Once you have read the entries below, write them all out again exactly.

=== Saved entries ===
*****
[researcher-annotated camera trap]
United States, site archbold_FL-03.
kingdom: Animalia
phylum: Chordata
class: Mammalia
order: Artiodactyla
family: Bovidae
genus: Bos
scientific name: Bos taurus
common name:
*****
=== The completed task ===
[researcher-annotated camera trap]
United States, site archbold_FL-03.
kingdom: Animalia
phylum: Chordata
class: Mammalia
order: Artiodactyla
family: Bovidae
genus: Bos
scientific name: Bos taurus
common name:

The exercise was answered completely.